[Exercise requirements] Starting at the beginning of the items and stopping after the line that contains "39.9 metres", lay out each line as a string in a JSON list. Omit blank lines and leave the pictures out.

+++++

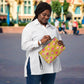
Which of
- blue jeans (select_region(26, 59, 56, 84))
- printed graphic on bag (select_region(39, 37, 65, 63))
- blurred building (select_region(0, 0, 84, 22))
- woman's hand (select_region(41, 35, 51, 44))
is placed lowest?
blurred building (select_region(0, 0, 84, 22))

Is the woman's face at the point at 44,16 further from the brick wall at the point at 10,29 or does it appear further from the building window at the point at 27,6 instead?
the building window at the point at 27,6

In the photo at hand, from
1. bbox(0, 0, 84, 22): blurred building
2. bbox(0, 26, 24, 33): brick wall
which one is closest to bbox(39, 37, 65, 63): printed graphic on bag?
bbox(0, 26, 24, 33): brick wall

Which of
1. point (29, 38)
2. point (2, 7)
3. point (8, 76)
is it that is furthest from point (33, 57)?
point (2, 7)

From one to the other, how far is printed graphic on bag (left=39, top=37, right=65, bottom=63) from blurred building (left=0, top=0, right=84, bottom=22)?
39.9 metres

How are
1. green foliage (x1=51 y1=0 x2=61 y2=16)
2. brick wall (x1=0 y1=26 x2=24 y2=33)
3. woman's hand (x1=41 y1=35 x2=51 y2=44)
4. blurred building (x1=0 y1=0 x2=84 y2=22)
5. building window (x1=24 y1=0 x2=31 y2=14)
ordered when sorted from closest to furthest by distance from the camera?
woman's hand (x1=41 y1=35 x2=51 y2=44)
brick wall (x1=0 y1=26 x2=24 y2=33)
green foliage (x1=51 y1=0 x2=61 y2=16)
blurred building (x1=0 y1=0 x2=84 y2=22)
building window (x1=24 y1=0 x2=31 y2=14)

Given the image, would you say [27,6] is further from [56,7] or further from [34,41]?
[34,41]

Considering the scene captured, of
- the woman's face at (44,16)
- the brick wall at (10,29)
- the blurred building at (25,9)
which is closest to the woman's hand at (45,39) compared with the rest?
the woman's face at (44,16)

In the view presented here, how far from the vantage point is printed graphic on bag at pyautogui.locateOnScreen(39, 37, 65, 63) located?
338cm

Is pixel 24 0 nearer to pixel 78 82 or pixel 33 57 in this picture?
pixel 78 82

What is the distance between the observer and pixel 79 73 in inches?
304

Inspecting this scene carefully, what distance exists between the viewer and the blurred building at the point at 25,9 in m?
43.7

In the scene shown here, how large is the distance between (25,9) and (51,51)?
41928 millimetres

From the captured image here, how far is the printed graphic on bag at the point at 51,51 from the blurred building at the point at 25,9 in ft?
131

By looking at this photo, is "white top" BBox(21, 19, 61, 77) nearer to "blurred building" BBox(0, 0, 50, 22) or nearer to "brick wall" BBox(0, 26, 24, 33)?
"brick wall" BBox(0, 26, 24, 33)
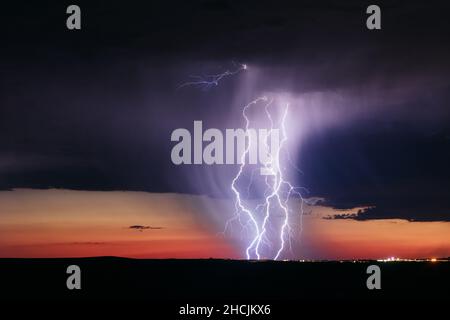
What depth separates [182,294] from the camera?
37.9 meters

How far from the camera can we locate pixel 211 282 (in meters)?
47.4

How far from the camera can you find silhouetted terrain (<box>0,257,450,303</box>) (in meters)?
37.1

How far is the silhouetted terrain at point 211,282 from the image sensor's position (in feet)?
122
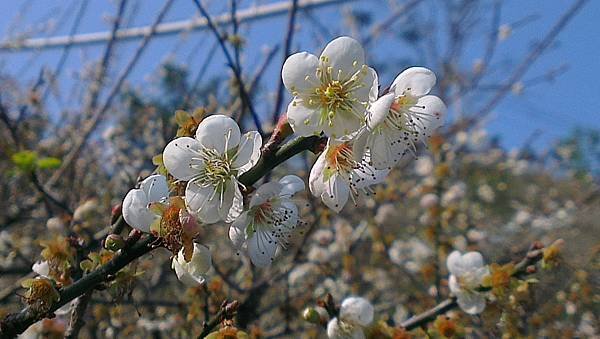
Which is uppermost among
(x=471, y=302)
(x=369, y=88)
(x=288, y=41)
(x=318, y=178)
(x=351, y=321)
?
(x=369, y=88)

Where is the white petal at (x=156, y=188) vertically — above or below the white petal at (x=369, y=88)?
above

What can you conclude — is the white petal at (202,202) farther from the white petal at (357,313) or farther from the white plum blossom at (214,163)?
the white petal at (357,313)

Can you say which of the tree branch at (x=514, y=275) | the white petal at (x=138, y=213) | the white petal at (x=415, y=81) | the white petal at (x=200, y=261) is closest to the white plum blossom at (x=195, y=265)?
the white petal at (x=200, y=261)

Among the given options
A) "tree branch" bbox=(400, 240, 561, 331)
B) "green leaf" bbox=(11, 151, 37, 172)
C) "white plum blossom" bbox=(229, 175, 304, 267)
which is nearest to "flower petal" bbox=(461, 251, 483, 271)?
"tree branch" bbox=(400, 240, 561, 331)

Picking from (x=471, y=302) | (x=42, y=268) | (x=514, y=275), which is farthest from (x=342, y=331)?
(x=42, y=268)

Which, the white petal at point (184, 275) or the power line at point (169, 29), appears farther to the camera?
the power line at point (169, 29)

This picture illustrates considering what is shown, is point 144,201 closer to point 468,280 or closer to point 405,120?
point 405,120
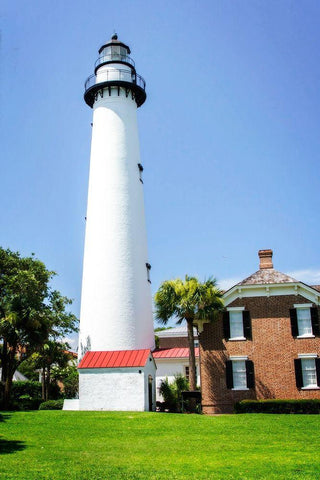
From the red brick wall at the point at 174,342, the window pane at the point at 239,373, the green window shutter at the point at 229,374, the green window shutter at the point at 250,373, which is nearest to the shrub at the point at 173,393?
the green window shutter at the point at 229,374

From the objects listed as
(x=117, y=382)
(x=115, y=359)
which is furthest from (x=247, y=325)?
(x=117, y=382)

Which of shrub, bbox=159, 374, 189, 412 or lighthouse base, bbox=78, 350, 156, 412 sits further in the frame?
shrub, bbox=159, 374, 189, 412

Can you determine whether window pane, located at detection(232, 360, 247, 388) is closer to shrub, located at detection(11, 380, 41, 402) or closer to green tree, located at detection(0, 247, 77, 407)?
green tree, located at detection(0, 247, 77, 407)

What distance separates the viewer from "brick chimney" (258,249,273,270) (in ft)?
97.1

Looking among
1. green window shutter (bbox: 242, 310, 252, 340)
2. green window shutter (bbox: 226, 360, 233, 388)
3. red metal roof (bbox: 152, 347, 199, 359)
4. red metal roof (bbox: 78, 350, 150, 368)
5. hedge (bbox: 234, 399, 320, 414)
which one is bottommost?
hedge (bbox: 234, 399, 320, 414)

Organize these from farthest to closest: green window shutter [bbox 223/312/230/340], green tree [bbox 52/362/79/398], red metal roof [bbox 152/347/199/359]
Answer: green tree [bbox 52/362/79/398]
red metal roof [bbox 152/347/199/359]
green window shutter [bbox 223/312/230/340]

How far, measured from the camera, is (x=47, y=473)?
1134 cm

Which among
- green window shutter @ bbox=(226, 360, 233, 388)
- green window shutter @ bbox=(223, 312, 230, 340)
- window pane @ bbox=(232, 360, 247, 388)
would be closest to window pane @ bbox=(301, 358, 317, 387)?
window pane @ bbox=(232, 360, 247, 388)

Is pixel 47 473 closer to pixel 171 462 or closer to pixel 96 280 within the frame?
pixel 171 462

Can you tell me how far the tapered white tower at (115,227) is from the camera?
1085 inches

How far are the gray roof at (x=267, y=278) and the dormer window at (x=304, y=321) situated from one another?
62.2 inches

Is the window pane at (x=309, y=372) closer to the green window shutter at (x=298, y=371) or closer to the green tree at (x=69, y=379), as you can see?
the green window shutter at (x=298, y=371)

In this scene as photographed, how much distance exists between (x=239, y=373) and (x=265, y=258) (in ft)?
22.7

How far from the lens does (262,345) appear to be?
27250 millimetres
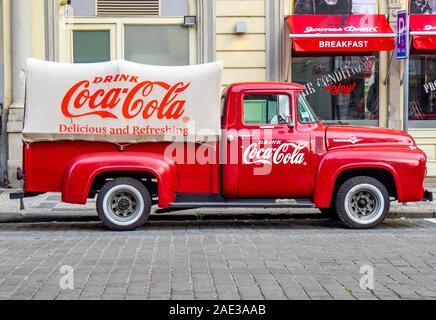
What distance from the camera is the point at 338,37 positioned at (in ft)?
52.2

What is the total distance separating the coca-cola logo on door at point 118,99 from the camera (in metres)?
10.6

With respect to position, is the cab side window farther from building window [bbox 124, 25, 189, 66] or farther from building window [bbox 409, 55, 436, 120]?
building window [bbox 409, 55, 436, 120]

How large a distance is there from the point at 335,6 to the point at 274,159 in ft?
23.6

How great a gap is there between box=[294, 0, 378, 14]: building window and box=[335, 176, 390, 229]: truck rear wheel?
6911mm

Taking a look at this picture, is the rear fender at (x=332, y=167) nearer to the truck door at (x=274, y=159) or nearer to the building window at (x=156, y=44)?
the truck door at (x=274, y=159)

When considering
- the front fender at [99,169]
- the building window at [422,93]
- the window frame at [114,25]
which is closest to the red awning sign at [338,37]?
the building window at [422,93]

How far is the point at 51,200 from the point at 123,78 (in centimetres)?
425

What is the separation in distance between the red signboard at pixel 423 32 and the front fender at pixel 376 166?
5.93 metres

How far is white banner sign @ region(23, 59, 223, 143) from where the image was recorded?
10.6m

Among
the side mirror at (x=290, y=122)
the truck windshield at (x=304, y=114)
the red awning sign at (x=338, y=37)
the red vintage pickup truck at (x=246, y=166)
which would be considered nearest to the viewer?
the red vintage pickup truck at (x=246, y=166)
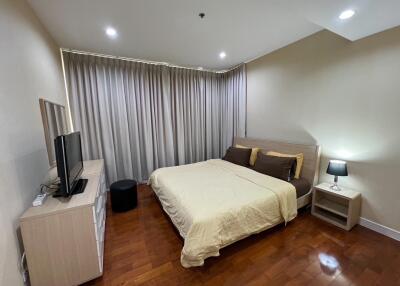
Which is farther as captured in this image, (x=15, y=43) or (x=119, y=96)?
(x=119, y=96)

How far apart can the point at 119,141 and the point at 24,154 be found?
2.09m

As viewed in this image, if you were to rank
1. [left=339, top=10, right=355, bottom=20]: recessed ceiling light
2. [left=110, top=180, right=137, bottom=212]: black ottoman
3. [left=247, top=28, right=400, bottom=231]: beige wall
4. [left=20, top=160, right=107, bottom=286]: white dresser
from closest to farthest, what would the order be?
[left=20, top=160, right=107, bottom=286]: white dresser → [left=339, top=10, right=355, bottom=20]: recessed ceiling light → [left=247, top=28, right=400, bottom=231]: beige wall → [left=110, top=180, right=137, bottom=212]: black ottoman

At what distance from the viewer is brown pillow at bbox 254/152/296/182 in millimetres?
2553

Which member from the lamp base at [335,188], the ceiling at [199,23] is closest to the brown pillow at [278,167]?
the lamp base at [335,188]

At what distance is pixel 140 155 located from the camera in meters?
3.76

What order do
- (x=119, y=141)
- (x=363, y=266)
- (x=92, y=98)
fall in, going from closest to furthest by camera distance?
1. (x=363, y=266)
2. (x=92, y=98)
3. (x=119, y=141)

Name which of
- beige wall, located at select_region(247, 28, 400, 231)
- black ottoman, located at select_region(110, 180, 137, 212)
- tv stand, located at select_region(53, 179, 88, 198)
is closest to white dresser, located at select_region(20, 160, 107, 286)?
tv stand, located at select_region(53, 179, 88, 198)

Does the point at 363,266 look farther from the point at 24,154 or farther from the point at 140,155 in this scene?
the point at 140,155

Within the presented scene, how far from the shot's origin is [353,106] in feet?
7.46

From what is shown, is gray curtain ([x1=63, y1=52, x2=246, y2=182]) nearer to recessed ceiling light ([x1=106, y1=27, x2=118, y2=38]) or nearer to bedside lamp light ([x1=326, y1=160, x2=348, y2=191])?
recessed ceiling light ([x1=106, y1=27, x2=118, y2=38])

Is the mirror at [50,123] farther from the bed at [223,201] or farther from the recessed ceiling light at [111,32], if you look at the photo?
the bed at [223,201]

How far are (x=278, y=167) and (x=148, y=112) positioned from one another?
2722mm

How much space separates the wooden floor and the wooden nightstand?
0.12m

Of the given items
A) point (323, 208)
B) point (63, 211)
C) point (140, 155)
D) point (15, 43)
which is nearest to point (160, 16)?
point (15, 43)
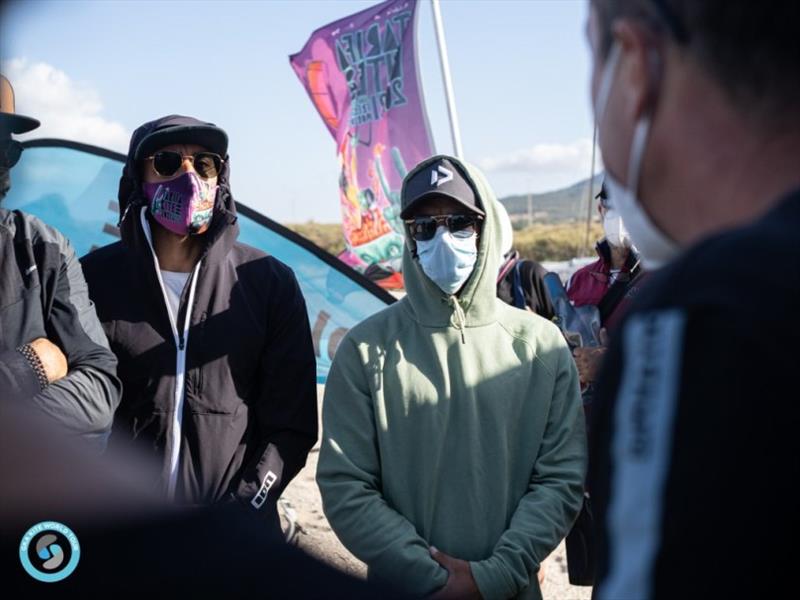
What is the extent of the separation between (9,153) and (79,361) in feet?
2.17

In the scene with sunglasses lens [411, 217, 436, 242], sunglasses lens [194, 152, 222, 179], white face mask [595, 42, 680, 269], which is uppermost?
sunglasses lens [194, 152, 222, 179]

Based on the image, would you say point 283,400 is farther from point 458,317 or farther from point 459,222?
point 459,222

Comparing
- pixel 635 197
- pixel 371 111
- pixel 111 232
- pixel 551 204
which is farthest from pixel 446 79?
pixel 551 204

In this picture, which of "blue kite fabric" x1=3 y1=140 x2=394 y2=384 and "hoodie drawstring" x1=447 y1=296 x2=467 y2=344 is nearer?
"hoodie drawstring" x1=447 y1=296 x2=467 y2=344

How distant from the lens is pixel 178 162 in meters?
3.20

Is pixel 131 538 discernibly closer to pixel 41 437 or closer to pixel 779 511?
pixel 41 437

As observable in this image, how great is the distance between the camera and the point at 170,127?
123 inches

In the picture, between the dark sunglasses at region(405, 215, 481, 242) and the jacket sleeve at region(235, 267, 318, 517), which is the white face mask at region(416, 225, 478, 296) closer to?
the dark sunglasses at region(405, 215, 481, 242)

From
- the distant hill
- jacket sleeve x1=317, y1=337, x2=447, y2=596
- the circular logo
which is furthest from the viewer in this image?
the distant hill

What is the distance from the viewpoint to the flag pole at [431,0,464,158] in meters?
11.0

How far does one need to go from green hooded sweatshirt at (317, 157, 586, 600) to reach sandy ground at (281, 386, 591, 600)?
104 centimetres

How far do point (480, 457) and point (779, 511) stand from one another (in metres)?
2.07

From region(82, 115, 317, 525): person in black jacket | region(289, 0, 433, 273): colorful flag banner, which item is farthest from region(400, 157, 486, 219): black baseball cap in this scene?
region(289, 0, 433, 273): colorful flag banner

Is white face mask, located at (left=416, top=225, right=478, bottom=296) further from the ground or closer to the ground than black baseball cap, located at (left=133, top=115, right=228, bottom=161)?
closer to the ground
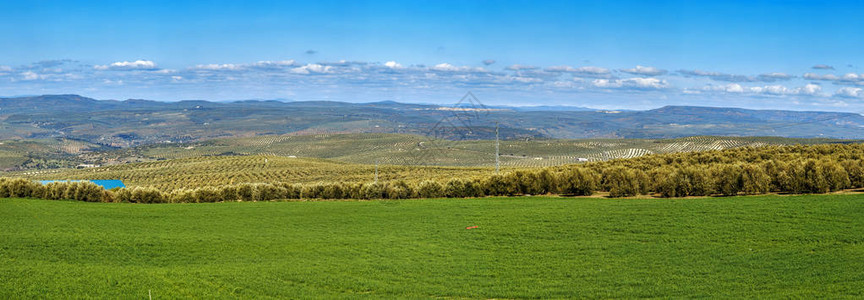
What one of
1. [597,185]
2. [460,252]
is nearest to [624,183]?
[597,185]

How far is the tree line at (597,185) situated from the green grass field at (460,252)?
3409 mm

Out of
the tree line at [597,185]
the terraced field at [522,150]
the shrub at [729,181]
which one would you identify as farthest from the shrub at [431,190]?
the terraced field at [522,150]

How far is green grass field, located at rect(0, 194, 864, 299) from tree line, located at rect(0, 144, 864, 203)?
3.41m

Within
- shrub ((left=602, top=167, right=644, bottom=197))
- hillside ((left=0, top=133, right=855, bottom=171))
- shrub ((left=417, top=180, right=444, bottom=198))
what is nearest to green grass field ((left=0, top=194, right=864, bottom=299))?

+++++

[Answer for this exercise]
[
  "Which of",
  "- blue jeans (select_region(26, 59, 56, 84))",
  "- printed graphic on bag (select_region(39, 37, 65, 63))",
  "- blurred building (select_region(0, 0, 84, 22))",
  "- woman's hand (select_region(41, 35, 51, 44))",
  "is placed lowest?",
  "blurred building (select_region(0, 0, 84, 22))",
  "Is the woman's face at the point at 44,16 further from the brick wall at the point at 10,29 or does it appear further from the building window at the point at 27,6 instead?",
  "the building window at the point at 27,6",
  "In the photo at hand, from",
  "1. bbox(0, 0, 84, 22): blurred building",
  "2. bbox(0, 26, 24, 33): brick wall",
  "which one is closest to bbox(39, 37, 65, 63): printed graphic on bag?",
  "bbox(0, 26, 24, 33): brick wall",
  "Which of",
  "1. point (29, 38)",
  "2. point (2, 7)",
  "3. point (8, 76)",
  "is it that is furthest from point (33, 57)?",
  "point (2, 7)",
  "From one to the other, how far is printed graphic on bag (left=39, top=37, right=65, bottom=63) from blurred building (left=0, top=0, right=84, bottom=22)?",
  "39.9 metres"
]